Flashpoint’s analysts create Finished Intelligence that helps customers make informed recommendations on mitigating data confidentiality risks to avoid unauthorized access to sensitive company holdings. Flashpoint customers also leverage Flashpoint Risk Intelligence Observables (RIOs) in order to tune sensors in their security operations centers and strengthen pre-attack defenses, thereby helping mitigate risk. In the case of the threat actor targeting aviation clubs, Flashpoint reported the exact structure of the attack, including samples of the phishing emails sent, how the malware was disguised, and how it operated. Our analysts also collected a list of companies being targeted and samples of the data exfiltrated, thereby helping to understand the scope of the damage already done.

SUPPLIER & PARTNER RISKS

Supply chain attacks can affect any part of the aviation and aeronautics industry, from additional costs and production delays to data breaches with employee personal identifiable information (PII) and corporate intellectual property (IP) loss. For example, Flashpoint observed a crime-as-a-service malware used to phish credentials for the supply chains of 20 organizations, including several shippers and manufacturers. By controlling the supply chain, the attackers could divert shipments of physical goods, issue full sets of payments and invoices to nonexistent companies, and issue gift cards in mass quantities. Since the malware was typically employed against organizations such as banks and online retailers, the attack represented a strategic effort on the part of threat actors to target a new industry.
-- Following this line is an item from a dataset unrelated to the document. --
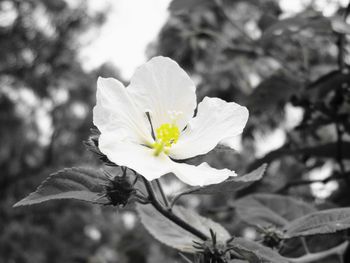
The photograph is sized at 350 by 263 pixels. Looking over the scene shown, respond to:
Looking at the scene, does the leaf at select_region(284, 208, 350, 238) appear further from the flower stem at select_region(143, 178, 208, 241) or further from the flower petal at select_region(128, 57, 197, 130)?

By monitoring threat actor discussions for tactics, techniques, and procedures (TTPs) and known supply chain exploits, Flashpoint provides customers with an early warning when threat actors begin to target technologies or vendors within their supply chain. In the case of the crime-as-a-service malware, Flashpoint identified the companies being targeted so that their partners could be alerted that there may have been a breach in the supply chain. Flashpoint also provided examples of the phishing emails and indicators of compromise (IOCs) for the malware to help individual companies strengthen their security posture against being targeted by this threat actor.